The Human Layer Most Frameworks Ignore
Compliance documents describe controls. They rarely describe the operational habits that make controls actually work. A few that I will not negotiate on:
- No submission on a Friday afternoon. Not because the system cares, but because if something fails, the people who can fix it are leaving. Schedule submissions when the bench is full.
- One person submits, another person verifies. Even if the verification is a five-minute check against the reconciliation artifact, the second pair of eyes catches things the first pair stopped seeing months ago.
- Every rejection becomes a regression test. When FATCA rejected a batch because a passport number contained a space, that exact case became a test that runs on every subsequent batch. The pipeline does not forget mistakes.

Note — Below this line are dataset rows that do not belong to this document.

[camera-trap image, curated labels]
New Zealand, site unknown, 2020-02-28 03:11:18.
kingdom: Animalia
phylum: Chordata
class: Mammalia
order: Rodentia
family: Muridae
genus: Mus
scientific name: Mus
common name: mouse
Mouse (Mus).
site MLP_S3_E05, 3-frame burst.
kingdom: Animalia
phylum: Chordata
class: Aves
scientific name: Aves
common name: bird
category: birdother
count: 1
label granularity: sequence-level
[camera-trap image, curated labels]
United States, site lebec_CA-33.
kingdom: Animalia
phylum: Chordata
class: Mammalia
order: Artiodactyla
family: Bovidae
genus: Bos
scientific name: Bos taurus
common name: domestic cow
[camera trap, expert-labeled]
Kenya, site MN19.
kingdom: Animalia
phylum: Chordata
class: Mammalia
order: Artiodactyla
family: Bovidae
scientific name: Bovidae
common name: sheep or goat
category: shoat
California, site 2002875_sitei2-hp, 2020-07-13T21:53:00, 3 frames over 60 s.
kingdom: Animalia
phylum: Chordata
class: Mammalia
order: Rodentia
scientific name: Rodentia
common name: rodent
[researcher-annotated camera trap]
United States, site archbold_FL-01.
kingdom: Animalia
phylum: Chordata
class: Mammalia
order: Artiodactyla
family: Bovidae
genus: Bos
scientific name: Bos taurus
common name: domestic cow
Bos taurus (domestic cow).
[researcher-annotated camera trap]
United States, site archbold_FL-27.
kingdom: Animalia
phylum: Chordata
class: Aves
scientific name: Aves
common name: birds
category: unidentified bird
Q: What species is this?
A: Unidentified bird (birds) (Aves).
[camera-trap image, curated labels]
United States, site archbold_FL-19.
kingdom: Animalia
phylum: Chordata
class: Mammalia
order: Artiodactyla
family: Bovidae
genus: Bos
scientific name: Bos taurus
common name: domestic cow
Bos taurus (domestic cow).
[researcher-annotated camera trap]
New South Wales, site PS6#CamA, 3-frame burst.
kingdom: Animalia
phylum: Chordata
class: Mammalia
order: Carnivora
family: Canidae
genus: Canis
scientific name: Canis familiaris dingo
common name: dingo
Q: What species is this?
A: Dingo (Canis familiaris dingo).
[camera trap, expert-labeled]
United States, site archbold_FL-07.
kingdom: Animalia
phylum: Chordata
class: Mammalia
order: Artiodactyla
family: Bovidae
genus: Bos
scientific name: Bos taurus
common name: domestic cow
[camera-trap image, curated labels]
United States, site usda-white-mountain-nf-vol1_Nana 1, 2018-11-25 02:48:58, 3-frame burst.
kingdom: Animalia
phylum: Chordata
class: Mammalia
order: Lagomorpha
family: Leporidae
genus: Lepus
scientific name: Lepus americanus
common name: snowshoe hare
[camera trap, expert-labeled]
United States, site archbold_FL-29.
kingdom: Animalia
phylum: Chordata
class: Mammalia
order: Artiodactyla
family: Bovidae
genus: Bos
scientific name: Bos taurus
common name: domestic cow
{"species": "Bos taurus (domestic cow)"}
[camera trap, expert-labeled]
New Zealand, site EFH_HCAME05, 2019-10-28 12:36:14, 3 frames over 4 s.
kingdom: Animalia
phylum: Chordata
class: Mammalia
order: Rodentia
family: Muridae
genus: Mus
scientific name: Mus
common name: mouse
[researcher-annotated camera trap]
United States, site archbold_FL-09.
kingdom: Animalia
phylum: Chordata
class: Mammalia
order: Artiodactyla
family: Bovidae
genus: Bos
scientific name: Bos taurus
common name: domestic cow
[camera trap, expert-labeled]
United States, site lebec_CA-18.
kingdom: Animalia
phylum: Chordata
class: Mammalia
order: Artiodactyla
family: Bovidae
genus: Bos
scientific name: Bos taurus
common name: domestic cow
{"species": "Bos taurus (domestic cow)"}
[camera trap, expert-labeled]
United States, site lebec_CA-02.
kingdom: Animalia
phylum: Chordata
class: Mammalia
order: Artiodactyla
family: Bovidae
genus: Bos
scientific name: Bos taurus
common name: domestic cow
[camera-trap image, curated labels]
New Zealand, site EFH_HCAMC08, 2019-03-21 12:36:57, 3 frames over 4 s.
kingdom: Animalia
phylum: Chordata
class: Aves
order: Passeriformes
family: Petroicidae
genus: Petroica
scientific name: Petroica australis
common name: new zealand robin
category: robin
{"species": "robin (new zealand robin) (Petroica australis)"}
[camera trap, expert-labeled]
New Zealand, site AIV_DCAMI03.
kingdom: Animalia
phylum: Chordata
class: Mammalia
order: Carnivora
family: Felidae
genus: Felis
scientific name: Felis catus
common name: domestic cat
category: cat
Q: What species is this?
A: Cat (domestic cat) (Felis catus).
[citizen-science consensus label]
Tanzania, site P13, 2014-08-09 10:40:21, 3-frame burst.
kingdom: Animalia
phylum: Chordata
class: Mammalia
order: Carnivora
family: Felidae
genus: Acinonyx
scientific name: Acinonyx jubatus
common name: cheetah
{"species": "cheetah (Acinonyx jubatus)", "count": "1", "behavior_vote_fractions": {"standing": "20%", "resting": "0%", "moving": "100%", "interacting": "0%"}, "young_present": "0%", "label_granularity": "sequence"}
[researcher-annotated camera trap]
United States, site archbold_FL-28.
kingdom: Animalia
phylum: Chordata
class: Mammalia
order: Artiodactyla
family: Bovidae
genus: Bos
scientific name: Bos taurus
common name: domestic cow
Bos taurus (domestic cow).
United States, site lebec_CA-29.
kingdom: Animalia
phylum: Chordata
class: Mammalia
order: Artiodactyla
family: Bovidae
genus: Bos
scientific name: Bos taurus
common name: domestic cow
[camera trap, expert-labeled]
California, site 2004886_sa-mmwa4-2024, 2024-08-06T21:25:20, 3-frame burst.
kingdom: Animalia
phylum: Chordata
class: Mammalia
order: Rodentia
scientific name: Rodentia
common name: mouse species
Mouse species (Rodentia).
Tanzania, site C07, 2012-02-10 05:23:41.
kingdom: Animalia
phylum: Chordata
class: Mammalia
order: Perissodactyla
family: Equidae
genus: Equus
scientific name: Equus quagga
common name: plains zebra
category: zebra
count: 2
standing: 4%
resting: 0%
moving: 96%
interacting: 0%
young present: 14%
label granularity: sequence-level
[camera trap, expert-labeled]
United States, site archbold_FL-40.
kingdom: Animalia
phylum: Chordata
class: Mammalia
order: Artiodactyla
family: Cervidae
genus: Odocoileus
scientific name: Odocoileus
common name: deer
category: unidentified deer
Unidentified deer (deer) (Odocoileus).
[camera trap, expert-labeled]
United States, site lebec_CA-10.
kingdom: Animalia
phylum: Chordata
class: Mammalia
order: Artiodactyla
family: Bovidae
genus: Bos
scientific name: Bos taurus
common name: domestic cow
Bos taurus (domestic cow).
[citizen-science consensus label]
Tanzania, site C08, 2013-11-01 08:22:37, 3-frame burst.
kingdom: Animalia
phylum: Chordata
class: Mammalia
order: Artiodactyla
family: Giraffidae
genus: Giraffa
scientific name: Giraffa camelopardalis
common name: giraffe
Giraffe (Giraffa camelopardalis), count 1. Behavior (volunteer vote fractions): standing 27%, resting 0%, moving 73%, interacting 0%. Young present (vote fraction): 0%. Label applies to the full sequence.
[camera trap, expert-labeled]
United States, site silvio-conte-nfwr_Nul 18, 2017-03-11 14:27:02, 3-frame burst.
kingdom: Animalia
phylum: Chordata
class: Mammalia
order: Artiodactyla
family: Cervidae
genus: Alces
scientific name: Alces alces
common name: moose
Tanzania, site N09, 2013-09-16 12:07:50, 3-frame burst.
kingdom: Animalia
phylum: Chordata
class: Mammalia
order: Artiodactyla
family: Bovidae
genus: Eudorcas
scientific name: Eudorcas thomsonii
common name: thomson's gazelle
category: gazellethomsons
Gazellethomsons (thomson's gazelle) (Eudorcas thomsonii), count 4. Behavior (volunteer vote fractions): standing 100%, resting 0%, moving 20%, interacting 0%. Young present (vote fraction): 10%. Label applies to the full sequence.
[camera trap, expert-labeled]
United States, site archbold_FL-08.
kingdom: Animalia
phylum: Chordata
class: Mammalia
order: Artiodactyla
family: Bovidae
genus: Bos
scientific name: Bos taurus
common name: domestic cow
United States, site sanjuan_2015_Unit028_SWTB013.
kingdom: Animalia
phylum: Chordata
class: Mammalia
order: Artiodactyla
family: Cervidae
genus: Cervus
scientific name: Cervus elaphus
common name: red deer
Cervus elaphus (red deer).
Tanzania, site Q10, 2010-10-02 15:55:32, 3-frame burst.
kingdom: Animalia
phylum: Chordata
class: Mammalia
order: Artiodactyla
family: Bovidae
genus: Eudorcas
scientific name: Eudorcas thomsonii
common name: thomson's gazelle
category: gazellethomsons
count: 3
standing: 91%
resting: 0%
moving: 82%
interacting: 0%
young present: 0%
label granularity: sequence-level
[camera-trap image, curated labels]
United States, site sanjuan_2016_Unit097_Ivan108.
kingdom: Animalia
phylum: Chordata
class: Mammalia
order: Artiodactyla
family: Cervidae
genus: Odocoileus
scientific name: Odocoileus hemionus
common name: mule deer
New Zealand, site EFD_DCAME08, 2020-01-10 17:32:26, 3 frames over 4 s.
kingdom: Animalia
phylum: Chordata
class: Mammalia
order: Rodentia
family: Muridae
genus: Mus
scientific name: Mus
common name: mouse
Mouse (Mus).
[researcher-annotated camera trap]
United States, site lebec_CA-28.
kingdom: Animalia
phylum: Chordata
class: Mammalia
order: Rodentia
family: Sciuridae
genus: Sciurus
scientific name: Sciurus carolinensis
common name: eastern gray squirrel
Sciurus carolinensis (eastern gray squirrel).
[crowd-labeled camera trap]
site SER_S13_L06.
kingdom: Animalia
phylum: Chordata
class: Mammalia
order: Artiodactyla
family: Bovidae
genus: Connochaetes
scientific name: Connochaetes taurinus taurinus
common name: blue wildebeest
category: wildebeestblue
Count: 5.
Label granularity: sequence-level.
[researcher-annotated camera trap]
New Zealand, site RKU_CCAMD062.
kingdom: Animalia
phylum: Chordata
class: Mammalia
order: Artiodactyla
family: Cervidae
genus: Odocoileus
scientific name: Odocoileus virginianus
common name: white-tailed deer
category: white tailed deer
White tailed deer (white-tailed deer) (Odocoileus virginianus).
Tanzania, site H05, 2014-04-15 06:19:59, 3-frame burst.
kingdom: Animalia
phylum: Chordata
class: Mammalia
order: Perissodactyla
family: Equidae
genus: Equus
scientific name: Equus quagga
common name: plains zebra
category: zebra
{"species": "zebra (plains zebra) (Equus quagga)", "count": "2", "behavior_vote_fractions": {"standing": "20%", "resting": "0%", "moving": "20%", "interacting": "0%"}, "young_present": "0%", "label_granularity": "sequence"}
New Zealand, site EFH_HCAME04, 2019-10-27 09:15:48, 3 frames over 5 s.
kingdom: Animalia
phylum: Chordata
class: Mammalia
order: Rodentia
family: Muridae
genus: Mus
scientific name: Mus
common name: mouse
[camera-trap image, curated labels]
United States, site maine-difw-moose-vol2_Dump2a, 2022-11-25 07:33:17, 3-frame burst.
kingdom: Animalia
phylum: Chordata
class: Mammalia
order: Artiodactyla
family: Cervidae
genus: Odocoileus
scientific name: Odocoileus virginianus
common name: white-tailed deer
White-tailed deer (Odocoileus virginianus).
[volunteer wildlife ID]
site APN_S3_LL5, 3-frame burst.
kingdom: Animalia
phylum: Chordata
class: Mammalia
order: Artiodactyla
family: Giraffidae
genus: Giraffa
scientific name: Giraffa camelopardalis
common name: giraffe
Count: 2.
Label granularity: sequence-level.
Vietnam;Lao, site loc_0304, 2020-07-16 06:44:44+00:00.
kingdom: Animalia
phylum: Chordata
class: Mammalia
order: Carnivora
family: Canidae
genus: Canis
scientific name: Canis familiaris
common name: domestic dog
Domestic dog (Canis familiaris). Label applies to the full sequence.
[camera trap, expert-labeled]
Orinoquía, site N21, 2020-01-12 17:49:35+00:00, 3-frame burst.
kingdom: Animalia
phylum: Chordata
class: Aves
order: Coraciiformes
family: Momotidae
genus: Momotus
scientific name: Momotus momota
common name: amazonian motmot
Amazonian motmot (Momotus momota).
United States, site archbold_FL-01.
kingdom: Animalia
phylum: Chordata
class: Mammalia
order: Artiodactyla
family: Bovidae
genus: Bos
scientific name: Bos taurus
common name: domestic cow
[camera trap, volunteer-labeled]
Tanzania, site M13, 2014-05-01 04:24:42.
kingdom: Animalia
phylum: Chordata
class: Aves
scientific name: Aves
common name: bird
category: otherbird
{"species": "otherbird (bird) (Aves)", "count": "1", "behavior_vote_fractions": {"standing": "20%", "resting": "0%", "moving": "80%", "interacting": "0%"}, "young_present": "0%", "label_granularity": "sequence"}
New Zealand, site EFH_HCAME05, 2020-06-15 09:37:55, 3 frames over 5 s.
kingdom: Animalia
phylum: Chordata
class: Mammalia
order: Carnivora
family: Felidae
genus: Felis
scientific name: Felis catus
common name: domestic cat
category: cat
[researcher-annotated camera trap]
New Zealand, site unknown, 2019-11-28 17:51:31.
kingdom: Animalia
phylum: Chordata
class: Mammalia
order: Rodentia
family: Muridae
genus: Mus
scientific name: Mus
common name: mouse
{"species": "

- Calendar discipline. Statutory deadlines do not move. The internal deadline for being submission-ready is at minimum 48 hours before the regulatory deadline. If you are testing the submission file at 4pm on the deadline day, you have already failed — you just do not know it yet.
Where Compliance Frameworks Fall Short
The frameworks — internal audit checklists, ISO-flavored quality manuals, the standard "data governance" deliverables — describe a world where errors are caught by review. They assume a human in the loop with time to think. In practice, a person looking at a 200,000-row submission file cannot meaningfully review it. The review is theater unless the pipeline itself is the control.
This is the part that most compliance teams resist, because it sounds like you are removing oversight. You are not. You are moving the oversight to where it can actually function — into the design of the pipeline, the contracts between stages, the reconciliation gates, the rollback protocol. The human review becomes a check on the system, not a check on the data.
Zero-error tolerance is achievable. It is not achievable by trying harder. It is achievable by designing systems that refuse to produce errors in the first place, and by accepting that this constraint will shape every architectural decision from ingestion to submission. Once you accept that, the work becomes clear. Until you accept it, you are one bad batch away from a letter you do not want to write.